The pathways involved in the development of levodopa-induced dyskinesia (LID). a In Parkinson’s disease patients with stable response to levodopa, dopamine transporter (DAT) takes up dopamine and it is stored in the presynaptic vesicles, via vesicular monoamine transporter 2 (VMAT2). As a consequence, dopamine levels remain relatively stable in the synaptic cleft, even after levodopa supplementation. Dopamine levels are maintained within a normal range as serotonergic terminals do not release dopamine excessively after levodopa supplementation, and DAT and noradrenaline transporter (NET) continue to take it up. At the postsynaptic level, the concentrations of dopaminergic, glutamatergic, adenosinergic, opioid and cannabinoid type 1 receptors are within the normal range. However, there is a decline in the concentration of phosphodiesterase 10A (PDE10A), which is an intracellular modulator of these receptors. b Parkinson’s disease patients with LIDs lack the capacity to store dopamine, as a result of reduced VMAT2 levels, and fail to take up dopamine, due to the loss of DAT. This is associated with increased dopamine levels in the synaptic cleft. Excessive and inappropriate release of dopamine from serotonergic terminals contributes to the sharp increase of dopamine concentration after levodopa supplementation. At the postsynaptic level, the concentrations of glutamatergic and adenosinergic receptors are increased and those of opioid receptors are reduced. The concentrations of D1, D2 and cannabinoid type 1 receptors are within the normal range. Compared with Parkinson’s disease patients with stable response to levodopa, there is a further decline of PDE10A concentration, which also correlates with the severity of dyskinesias. A2A-R adenosine A2A receptor, CB1-R cannabinoid receptor type 1, D1-R dopamine receptor D1, D2-R dopamine receptor D2, D3-R dopamine receptor D3, 5HT1A-R serotonin receptor 1A, NMDA-R N-methyl-d-aspartate receptor, opioid-R opioid receptor, SERT serotonin transporter

Molecular Imaging of the Dopaminergic System

Dopamine release can be measured by PET with [11C]raclopride, a D2 receptor antagonist radioligand which competes with endogenous dopamine for D2 receptor binding. Changes in D2 receptor availability, as reflected by a reduction of baseline [11C]raclopride levels after levodopa administration, allows indirect measurement of synaptic dopamine release. PD patients with LIDs showed increased dopamine release after the administration of levodopa compared with PD patients with stable response to levodopa [11, 38]. Greater reduction in putaminal [11C]raclopride levels has also been correlated with worse LIDs [39, 40••]. Also, PD patients with LIDs showed lower dopamine levels at 4 h from levodopa challenge, whereas PD patients with stable response to levodopa had unchanged putaminal dopamine levels [38]. This indicates that LIDs are associated with increased and fluctuating synaptic dopamine levels following levodopa administration [11, 38].

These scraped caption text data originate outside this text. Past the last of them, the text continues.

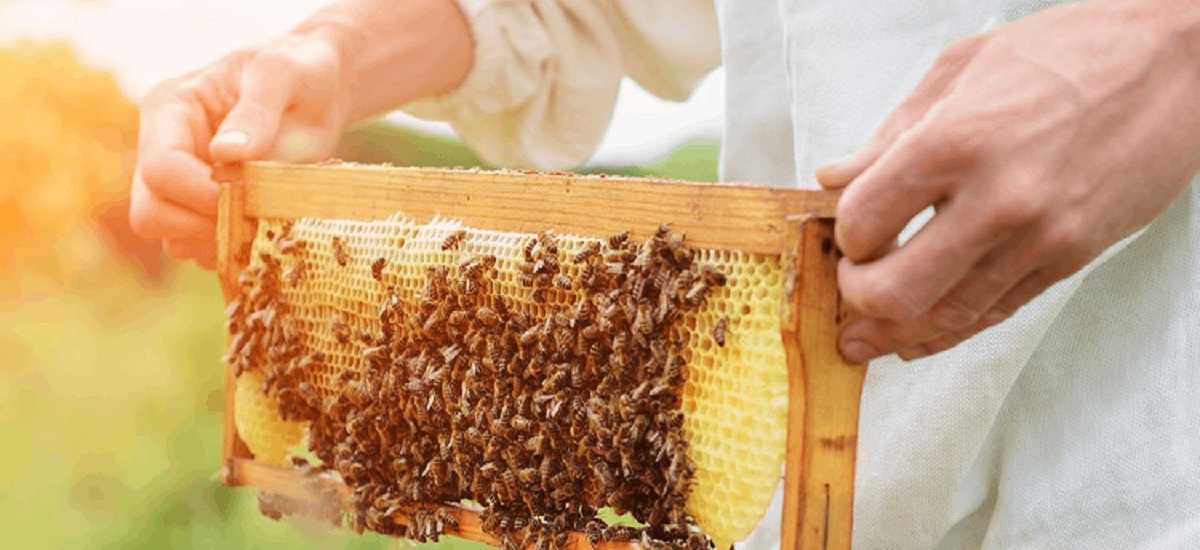 蜂蜜重金屬檢測作為環境污染指標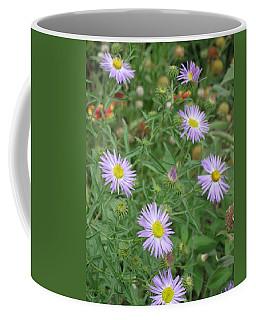 6 Asters Left Coffee Mug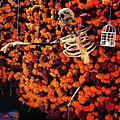 Esqueleto día de muertos.jpg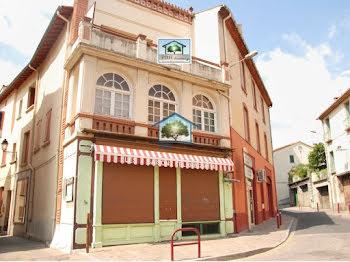 locaux professionels à Arles-sur-Tech (66)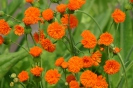TASSEL FLOWER - IRISH POET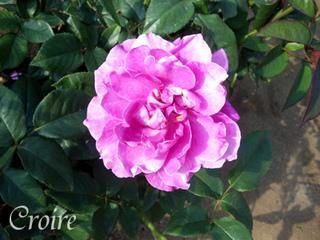 rose-20.jpg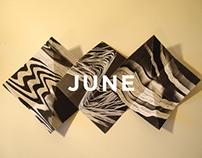 Significant Nonsense: June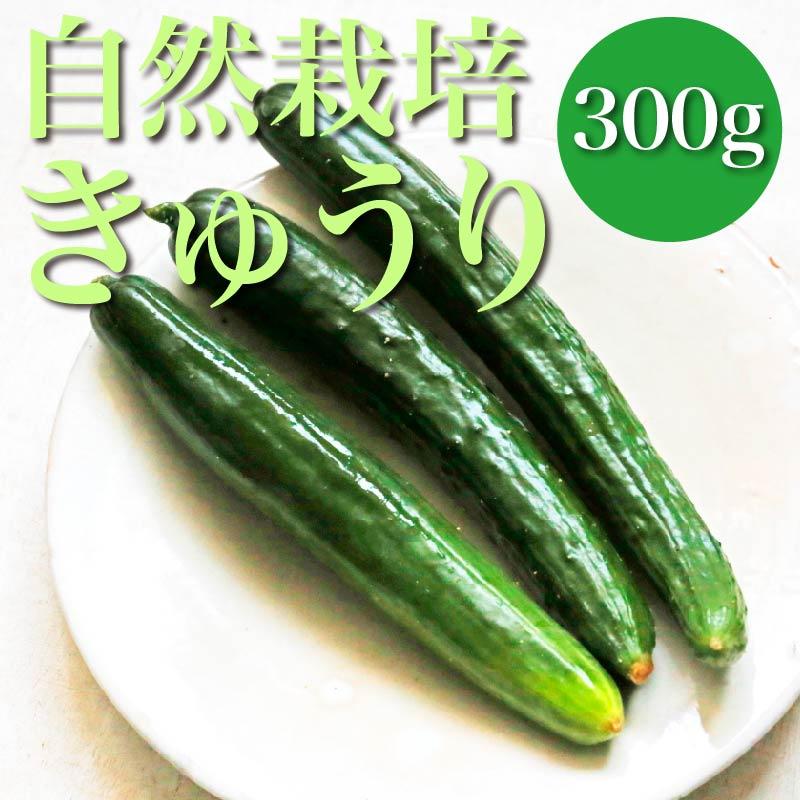 【みずみずしい♪】自然栽培きゅうり 300g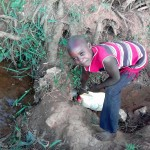 The Water Project: Igogwa Community -  Christine Fetching Water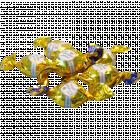 Конфеты «Золотая лилия» 1 кг
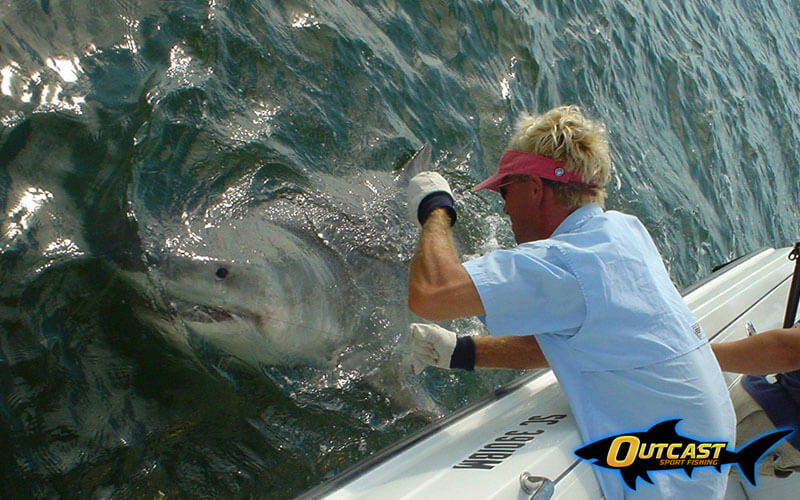 Chip Michalove Tags a great white shark in South Carolina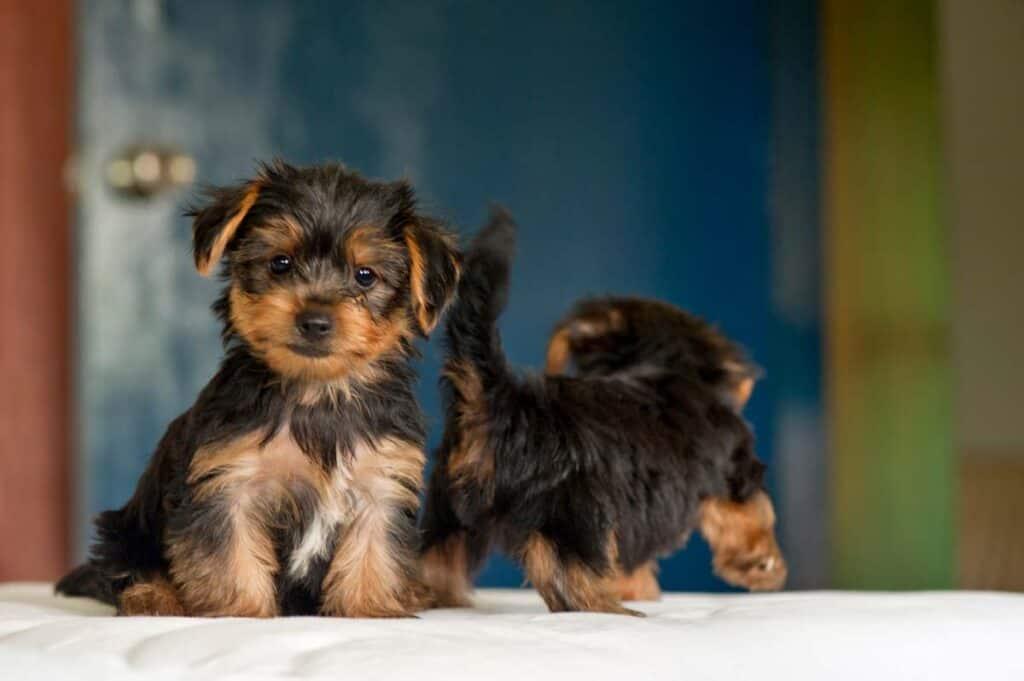 Best Food For Yorkies (5 Best Picks for Healthy Yorkshire Terriers) 1
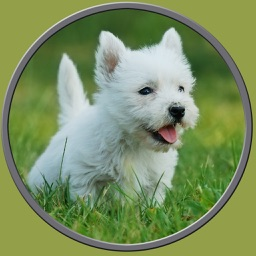 dogs pictures to win for kids - free game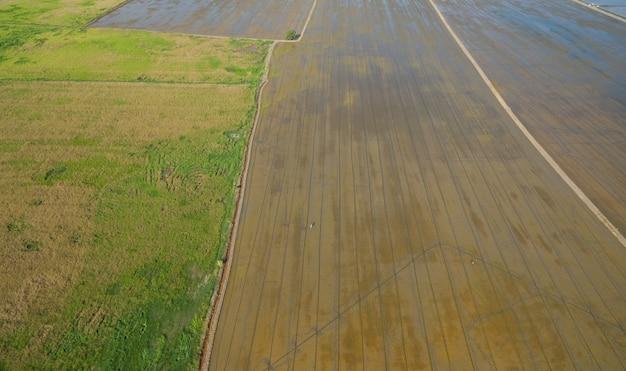 Luftaufnahme vom fliegenbrummen des feldreises mit landschaftsgrünmuster-naturhintergrund, draufsichtfeldreis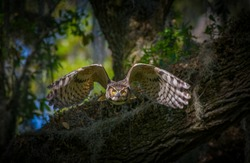 great horned owl adult (bubo virginianus) flying towards camera from oak tree, yellow eyes fixed on camera, wings open and flared showing inside feathers with black barring , bokeh background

PET ligands for the presynaptic dopaminergic system such as [18F]fluorodopa ([18F]FDOPA), [18F]dihydrotetrabenazine, and [18F]fluoropropylcarbomethoxyiodophenylnortropane ([18F]FP-CIT) or [11C]methylphenidate ([11C]MP) are reliable tools to assess in vivo striatal AADC activity, the density of vesicular monoamine transporter 2 (VMAT2), and the availability of presynaptic dopamine transporters (DATs). The AADC catalyzes the decarboxylation of levodopa to dopamine, the VMAT2 is the vesicular transporter responsible for the transport of dopamine from the cytoplasm into secretory vesicles and a marker of dopamine storage in the dopaminergic terminals, and the DAT is responsible for the high-affinity uptake of dopamine from the synaptic cleft, respectively [41].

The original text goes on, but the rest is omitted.